Given instruction ->
Answer these from the Ribbon filter text:
(a) Which unit test was updated, and what sizes of filters was it updated to test?
(b) In Homogeneous Ribbon, what is the expected "result" value for every key?
(c) Where does the entropy that keeps queries from being false positives come from?

Document excerpt ->

This would be a schema change for "smash" Ribbon, to fix some known issues with small filters, but "smash" Ribbon is not accessible in public APIs. Unit test CompactnessAndBacktrackAndFpRate updated to test small and medium-large filters. Run with --thoroughness=100 or so for much better detection power (not appropriate for continuous regression testing).
Homogenous Ribbon:
This change adds internally a Ribbon filter variant we call Homogeneous Ribbon, in collaboration with Stefan Walzer. The expected "result" value for every key is zero, instead of computed from a hash. Entropy for queries not to be false positives comes from free variables ("overhead") in the solution structure, which are populated pseudorandomly. Construction is slightly faster for not tracking result values, and never fails. Instead, FP rate can jump up whenever and whereever entries are packed too tightly. For small structures, we can choose overhead to make this FP rate jump unlikely, as seen in updated unit test CompactnessAndBacktrackAndFpRate.

Data shown ->

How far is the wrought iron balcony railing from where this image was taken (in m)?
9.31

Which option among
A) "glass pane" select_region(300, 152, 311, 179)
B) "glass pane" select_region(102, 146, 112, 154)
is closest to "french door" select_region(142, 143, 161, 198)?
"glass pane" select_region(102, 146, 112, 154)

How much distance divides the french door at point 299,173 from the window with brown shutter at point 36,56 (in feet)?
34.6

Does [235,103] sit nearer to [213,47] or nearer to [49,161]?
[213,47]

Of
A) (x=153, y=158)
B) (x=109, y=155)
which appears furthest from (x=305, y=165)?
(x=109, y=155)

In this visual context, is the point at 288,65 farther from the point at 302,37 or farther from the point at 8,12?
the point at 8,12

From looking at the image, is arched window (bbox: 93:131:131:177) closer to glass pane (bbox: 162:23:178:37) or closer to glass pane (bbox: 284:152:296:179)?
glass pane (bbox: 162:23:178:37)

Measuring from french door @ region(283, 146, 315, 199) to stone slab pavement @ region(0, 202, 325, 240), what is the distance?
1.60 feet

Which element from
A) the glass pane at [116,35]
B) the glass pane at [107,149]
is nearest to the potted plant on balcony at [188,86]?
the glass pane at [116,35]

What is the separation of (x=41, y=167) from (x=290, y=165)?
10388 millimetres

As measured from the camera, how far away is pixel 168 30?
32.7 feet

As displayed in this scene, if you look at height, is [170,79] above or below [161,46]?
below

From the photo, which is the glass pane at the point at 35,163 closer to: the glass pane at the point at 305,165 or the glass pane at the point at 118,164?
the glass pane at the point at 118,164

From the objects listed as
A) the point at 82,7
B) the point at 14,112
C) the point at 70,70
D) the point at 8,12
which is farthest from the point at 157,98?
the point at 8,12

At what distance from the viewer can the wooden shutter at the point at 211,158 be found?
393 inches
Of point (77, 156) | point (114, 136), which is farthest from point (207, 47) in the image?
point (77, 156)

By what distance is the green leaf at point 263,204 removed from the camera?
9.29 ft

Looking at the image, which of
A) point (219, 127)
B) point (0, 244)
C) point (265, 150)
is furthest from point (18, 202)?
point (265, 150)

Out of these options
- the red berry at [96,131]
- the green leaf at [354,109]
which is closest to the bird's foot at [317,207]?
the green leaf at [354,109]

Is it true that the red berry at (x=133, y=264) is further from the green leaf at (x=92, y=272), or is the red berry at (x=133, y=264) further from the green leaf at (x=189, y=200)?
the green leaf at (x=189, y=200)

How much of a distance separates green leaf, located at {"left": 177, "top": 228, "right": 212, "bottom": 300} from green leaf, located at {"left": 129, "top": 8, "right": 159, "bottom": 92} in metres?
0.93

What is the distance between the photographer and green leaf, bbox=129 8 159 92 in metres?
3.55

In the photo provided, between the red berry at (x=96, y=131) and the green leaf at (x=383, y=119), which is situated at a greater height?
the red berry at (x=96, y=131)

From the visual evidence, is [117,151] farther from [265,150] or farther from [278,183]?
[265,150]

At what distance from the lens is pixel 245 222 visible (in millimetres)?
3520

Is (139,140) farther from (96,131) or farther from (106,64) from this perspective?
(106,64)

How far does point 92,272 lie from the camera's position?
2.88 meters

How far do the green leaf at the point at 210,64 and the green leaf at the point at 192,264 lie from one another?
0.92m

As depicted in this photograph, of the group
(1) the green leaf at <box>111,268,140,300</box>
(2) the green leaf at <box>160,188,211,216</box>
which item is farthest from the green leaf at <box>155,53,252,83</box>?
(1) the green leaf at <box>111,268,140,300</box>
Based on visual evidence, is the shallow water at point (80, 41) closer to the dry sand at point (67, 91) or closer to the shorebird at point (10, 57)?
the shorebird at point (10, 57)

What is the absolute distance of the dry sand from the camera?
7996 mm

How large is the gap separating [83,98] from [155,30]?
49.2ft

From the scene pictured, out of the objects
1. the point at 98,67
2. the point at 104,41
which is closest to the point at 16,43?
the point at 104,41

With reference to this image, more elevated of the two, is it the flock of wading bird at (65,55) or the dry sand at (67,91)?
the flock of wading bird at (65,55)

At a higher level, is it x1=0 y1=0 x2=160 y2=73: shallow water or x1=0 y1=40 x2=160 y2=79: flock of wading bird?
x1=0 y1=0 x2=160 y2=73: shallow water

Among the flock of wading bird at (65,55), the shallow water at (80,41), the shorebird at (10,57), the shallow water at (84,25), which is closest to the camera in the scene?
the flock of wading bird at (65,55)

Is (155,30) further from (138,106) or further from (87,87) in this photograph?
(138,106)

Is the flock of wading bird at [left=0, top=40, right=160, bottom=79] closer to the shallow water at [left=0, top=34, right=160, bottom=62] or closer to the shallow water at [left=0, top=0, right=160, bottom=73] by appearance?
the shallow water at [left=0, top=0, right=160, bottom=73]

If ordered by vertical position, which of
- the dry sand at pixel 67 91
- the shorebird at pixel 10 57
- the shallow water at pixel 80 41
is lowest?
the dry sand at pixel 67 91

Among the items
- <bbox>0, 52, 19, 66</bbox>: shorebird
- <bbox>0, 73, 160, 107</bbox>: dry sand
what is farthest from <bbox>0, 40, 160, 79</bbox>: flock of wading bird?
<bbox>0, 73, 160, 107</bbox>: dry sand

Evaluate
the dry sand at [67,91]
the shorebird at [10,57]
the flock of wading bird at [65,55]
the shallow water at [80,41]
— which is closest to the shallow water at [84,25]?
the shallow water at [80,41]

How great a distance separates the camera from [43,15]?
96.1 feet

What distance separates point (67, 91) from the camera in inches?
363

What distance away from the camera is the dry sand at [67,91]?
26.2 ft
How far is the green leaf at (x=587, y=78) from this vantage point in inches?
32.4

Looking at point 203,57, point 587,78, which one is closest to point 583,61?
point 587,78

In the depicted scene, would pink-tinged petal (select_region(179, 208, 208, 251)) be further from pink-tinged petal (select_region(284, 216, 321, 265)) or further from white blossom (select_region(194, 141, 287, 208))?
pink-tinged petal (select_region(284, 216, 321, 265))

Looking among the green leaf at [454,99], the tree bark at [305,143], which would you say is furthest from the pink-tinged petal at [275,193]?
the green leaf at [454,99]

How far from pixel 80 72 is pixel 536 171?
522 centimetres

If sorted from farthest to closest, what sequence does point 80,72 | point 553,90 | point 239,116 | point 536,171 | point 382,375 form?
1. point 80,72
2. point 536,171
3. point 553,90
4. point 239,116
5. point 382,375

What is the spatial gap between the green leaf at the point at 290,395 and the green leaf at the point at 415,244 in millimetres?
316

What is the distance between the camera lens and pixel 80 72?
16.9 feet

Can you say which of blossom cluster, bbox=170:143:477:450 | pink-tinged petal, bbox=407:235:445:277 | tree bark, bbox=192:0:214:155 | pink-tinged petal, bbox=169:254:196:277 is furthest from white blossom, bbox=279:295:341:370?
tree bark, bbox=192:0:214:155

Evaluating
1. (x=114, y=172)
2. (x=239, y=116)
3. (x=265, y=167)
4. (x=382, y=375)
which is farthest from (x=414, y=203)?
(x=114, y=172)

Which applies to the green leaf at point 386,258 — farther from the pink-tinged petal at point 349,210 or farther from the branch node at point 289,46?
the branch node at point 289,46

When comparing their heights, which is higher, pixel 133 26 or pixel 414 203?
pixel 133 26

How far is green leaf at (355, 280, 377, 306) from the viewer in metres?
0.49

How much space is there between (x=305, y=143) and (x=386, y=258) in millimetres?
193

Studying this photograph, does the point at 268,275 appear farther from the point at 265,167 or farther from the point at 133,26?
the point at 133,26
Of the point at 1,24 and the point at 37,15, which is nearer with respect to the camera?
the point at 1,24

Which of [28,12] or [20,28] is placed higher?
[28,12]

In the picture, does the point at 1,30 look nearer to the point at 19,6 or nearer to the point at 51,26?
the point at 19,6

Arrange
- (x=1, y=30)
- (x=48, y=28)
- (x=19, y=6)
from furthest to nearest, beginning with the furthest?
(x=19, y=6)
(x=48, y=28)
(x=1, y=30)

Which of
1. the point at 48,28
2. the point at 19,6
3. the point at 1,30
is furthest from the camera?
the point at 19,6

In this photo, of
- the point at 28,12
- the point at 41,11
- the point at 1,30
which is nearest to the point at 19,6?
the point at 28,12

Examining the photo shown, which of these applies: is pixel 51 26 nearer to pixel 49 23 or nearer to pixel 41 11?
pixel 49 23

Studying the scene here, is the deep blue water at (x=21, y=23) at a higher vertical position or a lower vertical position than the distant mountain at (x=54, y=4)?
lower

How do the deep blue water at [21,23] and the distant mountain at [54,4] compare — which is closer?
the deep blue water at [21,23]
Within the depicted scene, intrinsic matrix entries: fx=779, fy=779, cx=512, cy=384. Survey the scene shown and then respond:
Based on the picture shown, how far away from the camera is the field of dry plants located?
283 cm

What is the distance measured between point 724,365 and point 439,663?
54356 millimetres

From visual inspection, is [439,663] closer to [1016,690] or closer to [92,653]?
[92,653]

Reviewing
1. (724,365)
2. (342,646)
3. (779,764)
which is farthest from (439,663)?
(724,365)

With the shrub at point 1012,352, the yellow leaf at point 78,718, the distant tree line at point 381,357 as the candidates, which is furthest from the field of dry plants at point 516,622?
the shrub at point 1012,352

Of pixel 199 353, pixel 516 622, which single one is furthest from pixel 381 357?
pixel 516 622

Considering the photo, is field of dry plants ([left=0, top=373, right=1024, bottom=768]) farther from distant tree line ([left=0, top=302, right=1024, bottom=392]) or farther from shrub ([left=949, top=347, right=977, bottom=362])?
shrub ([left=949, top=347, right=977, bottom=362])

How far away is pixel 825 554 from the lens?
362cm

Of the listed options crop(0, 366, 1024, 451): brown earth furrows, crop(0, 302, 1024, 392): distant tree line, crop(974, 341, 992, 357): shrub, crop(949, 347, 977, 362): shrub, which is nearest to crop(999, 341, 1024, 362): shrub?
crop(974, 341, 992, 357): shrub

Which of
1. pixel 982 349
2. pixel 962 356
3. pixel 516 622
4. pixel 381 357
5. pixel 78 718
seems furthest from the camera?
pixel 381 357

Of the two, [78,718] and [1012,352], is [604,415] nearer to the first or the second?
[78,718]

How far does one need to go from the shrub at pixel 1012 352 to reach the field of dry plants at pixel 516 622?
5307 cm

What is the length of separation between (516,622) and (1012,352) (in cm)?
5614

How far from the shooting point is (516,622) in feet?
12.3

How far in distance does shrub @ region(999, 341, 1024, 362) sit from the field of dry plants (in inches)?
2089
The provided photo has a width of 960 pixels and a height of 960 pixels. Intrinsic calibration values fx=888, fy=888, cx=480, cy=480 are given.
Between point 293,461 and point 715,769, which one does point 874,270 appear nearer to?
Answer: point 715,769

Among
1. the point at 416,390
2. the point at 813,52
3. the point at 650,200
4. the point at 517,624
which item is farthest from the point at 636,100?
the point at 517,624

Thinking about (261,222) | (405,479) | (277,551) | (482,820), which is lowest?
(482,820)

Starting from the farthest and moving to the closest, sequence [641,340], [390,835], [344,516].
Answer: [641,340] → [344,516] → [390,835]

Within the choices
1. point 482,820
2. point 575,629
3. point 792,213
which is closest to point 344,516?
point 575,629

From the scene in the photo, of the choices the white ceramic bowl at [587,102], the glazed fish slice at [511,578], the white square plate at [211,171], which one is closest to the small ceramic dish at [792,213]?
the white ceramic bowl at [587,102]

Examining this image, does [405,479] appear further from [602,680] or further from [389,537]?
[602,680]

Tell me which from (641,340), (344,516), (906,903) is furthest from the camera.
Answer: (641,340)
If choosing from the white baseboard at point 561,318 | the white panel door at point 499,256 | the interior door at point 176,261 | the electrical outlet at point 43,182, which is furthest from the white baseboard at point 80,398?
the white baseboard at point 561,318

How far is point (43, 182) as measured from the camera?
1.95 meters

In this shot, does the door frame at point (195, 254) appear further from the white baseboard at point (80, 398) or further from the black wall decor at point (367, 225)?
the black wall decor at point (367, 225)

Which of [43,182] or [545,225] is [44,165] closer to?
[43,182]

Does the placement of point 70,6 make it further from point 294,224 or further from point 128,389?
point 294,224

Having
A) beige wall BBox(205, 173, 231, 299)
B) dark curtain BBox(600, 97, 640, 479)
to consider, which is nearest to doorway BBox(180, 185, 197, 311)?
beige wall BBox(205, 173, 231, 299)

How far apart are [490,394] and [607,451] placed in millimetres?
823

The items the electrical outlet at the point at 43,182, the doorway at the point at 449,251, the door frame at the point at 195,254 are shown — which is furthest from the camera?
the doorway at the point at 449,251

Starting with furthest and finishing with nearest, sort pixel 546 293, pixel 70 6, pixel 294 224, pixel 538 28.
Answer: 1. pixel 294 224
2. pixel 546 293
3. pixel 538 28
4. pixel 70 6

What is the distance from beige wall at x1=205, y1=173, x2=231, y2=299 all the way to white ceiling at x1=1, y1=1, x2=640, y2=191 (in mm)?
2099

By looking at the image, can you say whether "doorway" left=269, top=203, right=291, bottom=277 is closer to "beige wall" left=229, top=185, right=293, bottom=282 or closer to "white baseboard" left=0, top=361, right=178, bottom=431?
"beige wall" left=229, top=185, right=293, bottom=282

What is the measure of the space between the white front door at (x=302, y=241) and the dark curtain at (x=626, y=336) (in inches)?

Response to this task ->
(a) CompactnessAndBacktrackAndFpRate, updated to test small and medium-large filters.
(b) Zero.
(c) From free variables ("overhead") in the solution structure, which are populated pseudorandomly.